California takes its time because the state has built its election system around counting every eligible ballot, not just the ones that arrive first. Most Californians vote by mail, counties accept ballots postmarked by Election Day if they arrive up to a week later, and state officials have long favored participation and accuracy over speed.
That approach can leave voters waiting. Californians learned a week after casting ballots in this month’s primary which candidates had been nominated for governor, with Xavier Becerra finishing first and Steve Hilton edging Tom Steyer for second. In U.S. House races that could help decide control of Congress, it took several days to determine who would move on, and one tight race in California stayed uncalled for nearly a month.
The delay matters beyond the state because California is America’s most populous state and its late-counted ballots have repeatedly shaped the national picture. In each of the past two congressional elections, the country waited more than a week to find out which party would control the House while California and other western states finished counting mail ballots. The slow pace is part of the system, but it has also become part of the politics around the system.
President Trump has made baseless claims of fraud in California’s vote for nearly a decade, and he revived them last week. Over the weekend, he raged about the state’s “rigged” primary and stormed out of an interview on NBC’s Meet the Press.
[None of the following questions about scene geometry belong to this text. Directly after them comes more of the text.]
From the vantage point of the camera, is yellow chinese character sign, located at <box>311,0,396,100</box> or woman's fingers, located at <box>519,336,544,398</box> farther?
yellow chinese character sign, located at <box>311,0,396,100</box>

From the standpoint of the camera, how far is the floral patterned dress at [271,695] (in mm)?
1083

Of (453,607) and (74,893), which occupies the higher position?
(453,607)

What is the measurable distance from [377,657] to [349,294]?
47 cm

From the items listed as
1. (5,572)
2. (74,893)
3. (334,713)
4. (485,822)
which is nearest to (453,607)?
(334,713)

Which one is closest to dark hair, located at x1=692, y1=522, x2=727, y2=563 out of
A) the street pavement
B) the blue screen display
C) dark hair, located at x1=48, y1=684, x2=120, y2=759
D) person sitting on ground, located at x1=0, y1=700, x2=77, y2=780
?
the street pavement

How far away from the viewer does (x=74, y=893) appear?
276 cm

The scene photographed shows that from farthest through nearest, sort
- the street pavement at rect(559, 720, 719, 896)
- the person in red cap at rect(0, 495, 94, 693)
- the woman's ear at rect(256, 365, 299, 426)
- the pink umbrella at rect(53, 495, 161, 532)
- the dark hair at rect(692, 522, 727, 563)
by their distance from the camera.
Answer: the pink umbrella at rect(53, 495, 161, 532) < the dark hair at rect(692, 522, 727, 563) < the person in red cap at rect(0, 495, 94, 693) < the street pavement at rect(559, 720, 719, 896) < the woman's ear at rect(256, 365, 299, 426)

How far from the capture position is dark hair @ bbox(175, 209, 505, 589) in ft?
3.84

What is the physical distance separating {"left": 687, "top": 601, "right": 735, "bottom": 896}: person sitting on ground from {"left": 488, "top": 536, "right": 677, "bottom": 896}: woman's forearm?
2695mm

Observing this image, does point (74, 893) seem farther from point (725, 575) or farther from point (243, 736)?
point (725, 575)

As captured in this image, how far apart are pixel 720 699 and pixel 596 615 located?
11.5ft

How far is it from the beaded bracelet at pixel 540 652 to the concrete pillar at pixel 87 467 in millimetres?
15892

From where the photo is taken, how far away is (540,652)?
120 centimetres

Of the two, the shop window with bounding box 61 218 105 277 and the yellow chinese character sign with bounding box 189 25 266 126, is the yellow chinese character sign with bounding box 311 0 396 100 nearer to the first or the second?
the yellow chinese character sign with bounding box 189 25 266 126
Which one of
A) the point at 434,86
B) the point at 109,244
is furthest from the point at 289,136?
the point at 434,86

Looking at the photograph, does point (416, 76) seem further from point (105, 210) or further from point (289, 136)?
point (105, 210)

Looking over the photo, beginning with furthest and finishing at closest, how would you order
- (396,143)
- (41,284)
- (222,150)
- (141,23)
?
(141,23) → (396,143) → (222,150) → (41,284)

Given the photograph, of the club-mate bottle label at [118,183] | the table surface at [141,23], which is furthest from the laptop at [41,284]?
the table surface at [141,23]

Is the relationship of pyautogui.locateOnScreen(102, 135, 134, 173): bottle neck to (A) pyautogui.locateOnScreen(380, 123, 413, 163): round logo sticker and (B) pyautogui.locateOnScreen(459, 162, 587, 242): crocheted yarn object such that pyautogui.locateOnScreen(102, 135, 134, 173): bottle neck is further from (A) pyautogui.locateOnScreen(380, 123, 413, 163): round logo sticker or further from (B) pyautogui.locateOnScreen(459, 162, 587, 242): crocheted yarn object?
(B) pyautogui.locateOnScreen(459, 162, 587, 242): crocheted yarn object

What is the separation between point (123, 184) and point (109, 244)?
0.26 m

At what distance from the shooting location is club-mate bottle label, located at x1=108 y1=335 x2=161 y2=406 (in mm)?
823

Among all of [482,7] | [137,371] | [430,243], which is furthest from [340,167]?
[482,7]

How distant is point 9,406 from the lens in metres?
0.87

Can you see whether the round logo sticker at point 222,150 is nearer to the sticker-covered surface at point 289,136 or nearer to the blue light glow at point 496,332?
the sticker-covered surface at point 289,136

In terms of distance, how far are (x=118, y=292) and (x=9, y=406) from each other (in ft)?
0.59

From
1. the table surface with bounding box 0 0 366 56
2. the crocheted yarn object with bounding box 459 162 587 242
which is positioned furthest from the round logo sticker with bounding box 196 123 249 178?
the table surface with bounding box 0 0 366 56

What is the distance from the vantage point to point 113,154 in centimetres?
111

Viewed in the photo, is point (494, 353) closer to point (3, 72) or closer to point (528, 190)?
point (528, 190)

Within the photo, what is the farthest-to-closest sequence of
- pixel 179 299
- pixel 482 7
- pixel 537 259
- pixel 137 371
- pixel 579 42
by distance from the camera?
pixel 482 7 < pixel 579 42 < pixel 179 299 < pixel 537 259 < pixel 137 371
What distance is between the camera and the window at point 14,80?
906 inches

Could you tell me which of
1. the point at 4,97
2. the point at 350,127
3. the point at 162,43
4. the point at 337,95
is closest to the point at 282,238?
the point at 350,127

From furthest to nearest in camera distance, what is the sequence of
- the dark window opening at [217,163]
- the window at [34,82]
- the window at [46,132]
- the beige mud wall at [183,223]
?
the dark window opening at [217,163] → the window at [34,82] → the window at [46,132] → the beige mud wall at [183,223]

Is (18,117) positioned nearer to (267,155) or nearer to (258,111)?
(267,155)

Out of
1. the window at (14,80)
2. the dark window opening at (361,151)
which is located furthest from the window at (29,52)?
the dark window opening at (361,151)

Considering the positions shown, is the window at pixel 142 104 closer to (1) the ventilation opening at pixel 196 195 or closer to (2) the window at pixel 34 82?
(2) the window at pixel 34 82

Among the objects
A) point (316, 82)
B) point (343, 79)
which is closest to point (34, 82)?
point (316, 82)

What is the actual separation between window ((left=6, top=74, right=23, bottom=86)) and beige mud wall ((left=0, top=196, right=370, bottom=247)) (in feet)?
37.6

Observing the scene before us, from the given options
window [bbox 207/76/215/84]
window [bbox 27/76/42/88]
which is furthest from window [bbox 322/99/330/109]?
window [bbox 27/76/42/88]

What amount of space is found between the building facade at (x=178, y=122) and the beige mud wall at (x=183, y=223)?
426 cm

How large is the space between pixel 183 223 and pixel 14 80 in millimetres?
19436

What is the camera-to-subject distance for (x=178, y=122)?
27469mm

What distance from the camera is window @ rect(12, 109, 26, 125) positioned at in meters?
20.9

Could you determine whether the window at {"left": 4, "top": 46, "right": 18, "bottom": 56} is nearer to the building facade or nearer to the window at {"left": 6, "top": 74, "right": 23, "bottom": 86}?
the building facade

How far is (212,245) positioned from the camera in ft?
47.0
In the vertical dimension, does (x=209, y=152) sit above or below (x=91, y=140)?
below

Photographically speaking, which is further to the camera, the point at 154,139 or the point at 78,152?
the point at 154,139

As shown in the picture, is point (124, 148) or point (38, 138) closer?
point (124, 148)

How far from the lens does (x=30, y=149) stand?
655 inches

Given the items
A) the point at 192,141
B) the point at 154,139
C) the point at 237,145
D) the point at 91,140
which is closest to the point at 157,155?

Top Republicans, including House Speaker Mike Johnson, have joined him in sowing doubts about California’s elections, even as the first ballots counted in many areas have tended to favor Republicans before later tallies shift the outcome.
That gap between the early count and the final result is where supporters of some candidates, including Spencer Pratt, have cried foul when later tallies left them short. California officials say the process protects participation and accuracy, but Democrats worry the fraud claims are being laid now as groundwork for November, when another slow count could decide major statewide and congressional races and invite a fresh challenge to the results.
The latest sign of concern came after Trump began attacking California’s elections anew last week, when the U.S. Attorney’s Office for the Central District of California dispatched an official to observe Los Angeles County. California will keep counting the same way, but the larger question is whether the state’s long-standing method becomes a target in November if close races again take days or weeks to settle.